- WRITTEN TASK: Rewrite the lines below with every "child in red shirt" changed to "child in a red shirt", and leave everything else unchanged.
++++++++
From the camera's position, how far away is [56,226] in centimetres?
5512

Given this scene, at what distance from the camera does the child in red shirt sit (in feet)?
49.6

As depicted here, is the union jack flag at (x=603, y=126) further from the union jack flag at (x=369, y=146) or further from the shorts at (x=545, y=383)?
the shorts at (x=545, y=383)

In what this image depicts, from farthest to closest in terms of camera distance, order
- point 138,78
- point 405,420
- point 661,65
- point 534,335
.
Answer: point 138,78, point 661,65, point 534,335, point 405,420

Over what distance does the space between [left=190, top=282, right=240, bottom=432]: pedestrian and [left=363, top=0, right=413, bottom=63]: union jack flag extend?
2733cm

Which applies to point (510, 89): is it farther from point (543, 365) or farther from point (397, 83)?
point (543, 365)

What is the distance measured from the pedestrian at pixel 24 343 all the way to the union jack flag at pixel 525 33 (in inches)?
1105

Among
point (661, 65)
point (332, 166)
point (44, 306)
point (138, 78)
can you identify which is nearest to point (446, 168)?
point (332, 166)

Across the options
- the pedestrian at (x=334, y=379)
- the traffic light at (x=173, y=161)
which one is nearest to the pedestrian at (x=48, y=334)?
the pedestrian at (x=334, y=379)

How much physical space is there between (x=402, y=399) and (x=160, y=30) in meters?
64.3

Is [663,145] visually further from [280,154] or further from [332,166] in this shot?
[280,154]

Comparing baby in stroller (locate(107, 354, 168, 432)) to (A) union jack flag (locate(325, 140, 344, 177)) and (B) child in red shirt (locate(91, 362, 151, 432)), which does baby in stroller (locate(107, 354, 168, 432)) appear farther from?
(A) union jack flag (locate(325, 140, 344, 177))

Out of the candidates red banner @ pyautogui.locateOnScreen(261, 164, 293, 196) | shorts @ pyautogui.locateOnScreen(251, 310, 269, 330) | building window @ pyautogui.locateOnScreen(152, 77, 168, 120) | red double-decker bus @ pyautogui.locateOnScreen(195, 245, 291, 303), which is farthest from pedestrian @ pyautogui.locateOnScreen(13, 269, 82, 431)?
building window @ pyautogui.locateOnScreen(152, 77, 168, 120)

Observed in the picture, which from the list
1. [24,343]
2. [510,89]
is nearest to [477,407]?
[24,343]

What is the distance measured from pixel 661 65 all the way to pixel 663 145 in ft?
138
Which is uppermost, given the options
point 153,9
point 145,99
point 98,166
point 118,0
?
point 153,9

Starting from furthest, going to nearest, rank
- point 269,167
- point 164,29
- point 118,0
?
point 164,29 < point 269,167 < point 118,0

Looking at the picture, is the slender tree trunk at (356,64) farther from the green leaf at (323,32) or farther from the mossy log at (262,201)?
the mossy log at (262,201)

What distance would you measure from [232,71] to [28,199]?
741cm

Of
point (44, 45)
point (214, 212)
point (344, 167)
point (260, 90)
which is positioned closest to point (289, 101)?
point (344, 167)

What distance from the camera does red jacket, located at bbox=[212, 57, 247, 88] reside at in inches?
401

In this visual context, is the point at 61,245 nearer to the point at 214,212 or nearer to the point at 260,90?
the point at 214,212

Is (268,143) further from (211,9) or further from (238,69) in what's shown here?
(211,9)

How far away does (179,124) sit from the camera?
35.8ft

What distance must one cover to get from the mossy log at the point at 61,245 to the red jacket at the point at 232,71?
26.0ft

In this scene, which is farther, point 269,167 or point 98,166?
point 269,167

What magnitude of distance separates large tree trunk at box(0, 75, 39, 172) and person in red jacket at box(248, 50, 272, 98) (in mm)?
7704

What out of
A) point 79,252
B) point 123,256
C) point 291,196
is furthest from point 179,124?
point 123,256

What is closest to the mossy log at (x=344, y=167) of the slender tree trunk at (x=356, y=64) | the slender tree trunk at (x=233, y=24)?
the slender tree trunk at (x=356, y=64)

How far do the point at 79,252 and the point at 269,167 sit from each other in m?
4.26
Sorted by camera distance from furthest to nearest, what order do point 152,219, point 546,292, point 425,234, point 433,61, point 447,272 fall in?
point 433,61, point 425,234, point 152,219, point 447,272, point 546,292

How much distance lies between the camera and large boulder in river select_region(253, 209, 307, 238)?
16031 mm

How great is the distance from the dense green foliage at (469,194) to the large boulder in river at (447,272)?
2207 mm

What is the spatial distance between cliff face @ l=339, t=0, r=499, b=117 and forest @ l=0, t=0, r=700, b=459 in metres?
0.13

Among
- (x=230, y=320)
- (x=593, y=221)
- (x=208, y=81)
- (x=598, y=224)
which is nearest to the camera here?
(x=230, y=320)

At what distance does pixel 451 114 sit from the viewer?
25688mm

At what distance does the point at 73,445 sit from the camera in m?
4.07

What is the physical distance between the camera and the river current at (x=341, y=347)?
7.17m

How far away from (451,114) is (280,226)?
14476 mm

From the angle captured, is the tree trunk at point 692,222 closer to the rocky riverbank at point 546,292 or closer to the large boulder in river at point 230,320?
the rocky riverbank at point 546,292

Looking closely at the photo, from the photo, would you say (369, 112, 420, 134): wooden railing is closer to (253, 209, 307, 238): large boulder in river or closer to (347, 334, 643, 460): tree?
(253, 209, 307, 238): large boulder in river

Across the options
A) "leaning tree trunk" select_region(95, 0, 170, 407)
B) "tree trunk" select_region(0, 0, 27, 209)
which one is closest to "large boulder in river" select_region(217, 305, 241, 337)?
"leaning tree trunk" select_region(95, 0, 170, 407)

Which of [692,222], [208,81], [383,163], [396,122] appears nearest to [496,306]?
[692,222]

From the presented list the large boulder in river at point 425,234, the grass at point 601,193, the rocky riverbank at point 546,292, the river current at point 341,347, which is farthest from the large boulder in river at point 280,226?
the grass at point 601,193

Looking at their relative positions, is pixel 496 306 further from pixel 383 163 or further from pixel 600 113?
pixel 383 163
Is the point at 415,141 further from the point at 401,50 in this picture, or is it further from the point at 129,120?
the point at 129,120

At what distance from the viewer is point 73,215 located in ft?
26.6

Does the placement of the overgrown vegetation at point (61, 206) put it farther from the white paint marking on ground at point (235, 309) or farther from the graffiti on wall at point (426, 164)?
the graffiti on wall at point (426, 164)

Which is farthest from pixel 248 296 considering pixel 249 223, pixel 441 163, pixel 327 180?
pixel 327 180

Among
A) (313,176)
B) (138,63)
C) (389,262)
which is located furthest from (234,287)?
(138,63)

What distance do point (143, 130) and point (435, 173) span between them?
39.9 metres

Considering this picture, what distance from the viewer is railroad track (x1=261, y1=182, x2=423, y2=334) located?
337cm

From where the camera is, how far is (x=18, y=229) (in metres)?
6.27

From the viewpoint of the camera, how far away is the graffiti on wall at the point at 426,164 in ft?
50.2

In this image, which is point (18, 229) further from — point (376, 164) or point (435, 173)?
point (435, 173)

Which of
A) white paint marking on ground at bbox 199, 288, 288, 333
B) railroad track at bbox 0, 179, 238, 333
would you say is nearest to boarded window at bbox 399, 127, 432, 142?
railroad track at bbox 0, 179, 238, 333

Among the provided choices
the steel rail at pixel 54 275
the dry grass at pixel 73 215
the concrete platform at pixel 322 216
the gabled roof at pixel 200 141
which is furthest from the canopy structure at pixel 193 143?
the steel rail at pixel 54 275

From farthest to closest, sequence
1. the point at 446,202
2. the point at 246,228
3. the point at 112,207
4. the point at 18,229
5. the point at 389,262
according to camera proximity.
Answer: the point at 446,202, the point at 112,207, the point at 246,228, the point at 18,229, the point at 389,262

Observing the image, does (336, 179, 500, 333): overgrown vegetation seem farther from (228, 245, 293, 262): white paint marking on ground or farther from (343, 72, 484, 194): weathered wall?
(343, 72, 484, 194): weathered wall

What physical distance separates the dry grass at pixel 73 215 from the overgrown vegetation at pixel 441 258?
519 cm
++++++++
- WRITTEN ANSWER:
From the camera's position, how far away is [56,226] in centimetres?
5512

Given this scene, at what distance from the camera does the child in a red shirt sit (in feet)?
49.6

As depicted here, is the union jack flag at (x=603, y=126) further from the union jack flag at (x=369, y=146) or further from the shorts at (x=545, y=383)?
the shorts at (x=545, y=383)

In what this image depicts, from farthest to closest in terms of camera distance, order
- point 138,78
- point 405,420
- point 661,65
- point 534,335
.
Answer: point 138,78, point 661,65, point 534,335, point 405,420

Over what distance does the space between [left=190, top=282, right=240, bottom=432]: pedestrian and [left=363, top=0, right=413, bottom=63]: union jack flag extend?
2733cm

Which applies to point (510, 89): is it farther from point (543, 365) or farther from point (397, 83)?
point (543, 365)

What is the distance measured from the pedestrian at pixel 24 343 all the way to the union jack flag at pixel 525 33 (in inches)?
1105

Among
point (661, 65)
point (332, 166)
point (44, 306)
point (138, 78)
can you identify which is nearest to point (446, 168)?
point (332, 166)

Across the options
- the pedestrian at (x=334, y=379)
- the traffic light at (x=173, y=161)
which one is nearest to the pedestrian at (x=48, y=334)?
the pedestrian at (x=334, y=379)

How much physical space is there between (x=402, y=399) and (x=160, y=30) in meters?
64.3

Is [663,145] visually further from [280,154] or further from [332,166] in this shot?
[280,154]

Comparing baby in stroller (locate(107, 354, 168, 432)) to (A) union jack flag (locate(325, 140, 344, 177)) and (B) child in a red shirt (locate(91, 362, 151, 432)), which does baby in stroller (locate(107, 354, 168, 432)) appear farther from?
(A) union jack flag (locate(325, 140, 344, 177))

Out of the candidates red banner @ pyautogui.locateOnScreen(261, 164, 293, 196) | shorts @ pyautogui.locateOnScreen(251, 310, 269, 330) | building window @ pyautogui.locateOnScreen(152, 77, 168, 120) | red double-decker bus @ pyautogui.locateOnScreen(195, 245, 291, 303), which is farthest from pedestrian @ pyautogui.locateOnScreen(13, 269, 82, 431)?
building window @ pyautogui.locateOnScreen(152, 77, 168, 120)

Observed in the picture, which from the list
1. [24,343]
2. [510,89]
is nearest to [477,407]?
[24,343]

What is the distance measured from pixel 661 65 all the way to pixel 663 145 in ft?
138
Which is uppermost, given the options
point 153,9
point 145,99
point 98,166
point 118,0
?
point 153,9

Starting from furthest, going to nearest, rank
- point 269,167
- point 164,29
- point 118,0
?
point 164,29 < point 269,167 < point 118,0

Looking at the picture, is the slender tree trunk at (356,64) farther from the green leaf at (323,32) or farther from the mossy log at (262,201)?
the mossy log at (262,201)

What distance would you measure from [232,71] to [28,199]?
741cm

Of
point (44, 45)
point (214, 212)
point (344, 167)
point (260, 90)
which is positioned closest to point (289, 101)?
point (344, 167)

What distance from the camera does red jacket, located at bbox=[212, 57, 247, 88] reside at in inches?
401

In this visual context, is the point at 61,245 nearer to the point at 214,212 or nearer to the point at 260,90?
the point at 214,212

Is (268,143) further from (211,9) or further from (238,69) in what's shown here?
(211,9)

How far away does (179,124) sit from the camera?
35.8ft

What distance must one cover to get from the mossy log at the point at 61,245 to the red jacket at the point at 232,71?
26.0ft

In this scene, which is farther, point 269,167 or point 98,166?
point 269,167

What magnitude of distance separates large tree trunk at box(0, 75, 39, 172) and person in red jacket at box(248, 50, 272, 98) (in mm)?
7704

What out of
A) point 79,252
B) point 123,256
C) point 291,196
is furthest from point 179,124?
point 123,256

What is closest to the mossy log at (x=344, y=167) of the slender tree trunk at (x=356, y=64) | the slender tree trunk at (x=233, y=24)?
the slender tree trunk at (x=356, y=64)

How far do the point at 79,252 and the point at 269,167 sit from each other in m?
4.26
Sorted by camera distance from furthest to nearest, what order do point 152,219, point 546,292, point 425,234, point 433,61, point 447,272 fall in?
point 433,61, point 425,234, point 152,219, point 447,272, point 546,292

How much distance lies between the camera and large boulder in river select_region(253, 209, 307, 238)?
16031 mm

How great is the distance from the dense green foliage at (469,194) to the large boulder in river at (447,272)?
2207 mm

What is the spatial distance between cliff face @ l=339, t=0, r=499, b=117 and forest @ l=0, t=0, r=700, b=459 in metres?
0.13

Among
- (x=230, y=320)
- (x=593, y=221)
- (x=208, y=81)
- (x=598, y=224)
which is nearest to the camera here?
(x=230, y=320)

At what distance does pixel 451 114 sit from the viewer?
25688mm

At what distance does the point at 73,445 sit from the camera in m?
4.07

What is the physical distance between the camera and the river current at (x=341, y=347)?
7.17m

How far away from (451,114) is (280,226)?
14476 mm

From the angle captured, is the tree trunk at point 692,222 closer to the rocky riverbank at point 546,292 or closer to the large boulder in river at point 230,320?
the rocky riverbank at point 546,292

Looking closely at the photo, from the photo, would you say (369, 112, 420, 134): wooden railing is closer to (253, 209, 307, 238): large boulder in river or closer to (347, 334, 643, 460): tree?
(253, 209, 307, 238): large boulder in river

Across the options
A) "leaning tree trunk" select_region(95, 0, 170, 407)
B) "tree trunk" select_region(0, 0, 27, 209)
which one is closest to "large boulder in river" select_region(217, 305, 241, 337)?
"leaning tree trunk" select_region(95, 0, 170, 407)

Which of [692,222], [208,81], [383,163], [396,122] appears nearest to [496,306]?
[692,222]

From the presented list the large boulder in river at point 425,234, the grass at point 601,193, the rocky riverbank at point 546,292, the river current at point 341,347, which is farthest from the large boulder in river at point 280,226?
the grass at point 601,193

Looking at their relative positions, is pixel 496 306 further from pixel 383 163 or further from pixel 600 113?
pixel 383 163
Is the point at 415,141 further from the point at 401,50 in this picture, or is it further from the point at 129,120?
the point at 129,120

At what distance from the viewer is point 73,215 located in ft?
26.6

Does the placement of the overgrown vegetation at point (61, 206) put it farther from the white paint marking on ground at point (235, 309) or farther from the graffiti on wall at point (426, 164)?
the graffiti on wall at point (426, 164)

Which is farthest from pixel 248 296 considering pixel 249 223, pixel 441 163, pixel 327 180?
pixel 327 180

Among
A) (313,176)
B) (138,63)
C) (389,262)
which is located furthest from (234,287)?
(138,63)

What distance do point (143, 130) and point (435, 173) span between them?
39.9 metres

Considering this picture, what distance from the viewer is railroad track (x1=261, y1=182, x2=423, y2=334) located?
337cm

From where the camera is, how far is (x=18, y=229) (in metres)?
6.27

From the viewpoint of the camera, how far away is the graffiti on wall at the point at 426,164 in ft?
50.2

In this image, which is point (18, 229) further from — point (376, 164) or point (435, 173)?
point (435, 173)

Which of
A) white paint marking on ground at bbox 199, 288, 288, 333
B) railroad track at bbox 0, 179, 238, 333
would you say is nearest to boarded window at bbox 399, 127, 432, 142?
railroad track at bbox 0, 179, 238, 333

Among the provided choices
the steel rail at pixel 54 275
the dry grass at pixel 73 215
the concrete platform at pixel 322 216
the gabled roof at pixel 200 141
which is furthest from the canopy structure at pixel 193 143?
the steel rail at pixel 54 275

From farthest to closest, sequence
1. the point at 446,202
2. the point at 246,228
3. the point at 112,207
4. the point at 18,229
5. the point at 389,262
according to camera proximity.
Answer: the point at 446,202, the point at 112,207, the point at 246,228, the point at 18,229, the point at 389,262

Observing the image, does (336, 179, 500, 333): overgrown vegetation seem farther from (228, 245, 293, 262): white paint marking on ground or farther from (343, 72, 484, 194): weathered wall?
(343, 72, 484, 194): weathered wall

What physical distance separates the dry grass at pixel 73 215 from the overgrown vegetation at pixel 441 258?
519 cm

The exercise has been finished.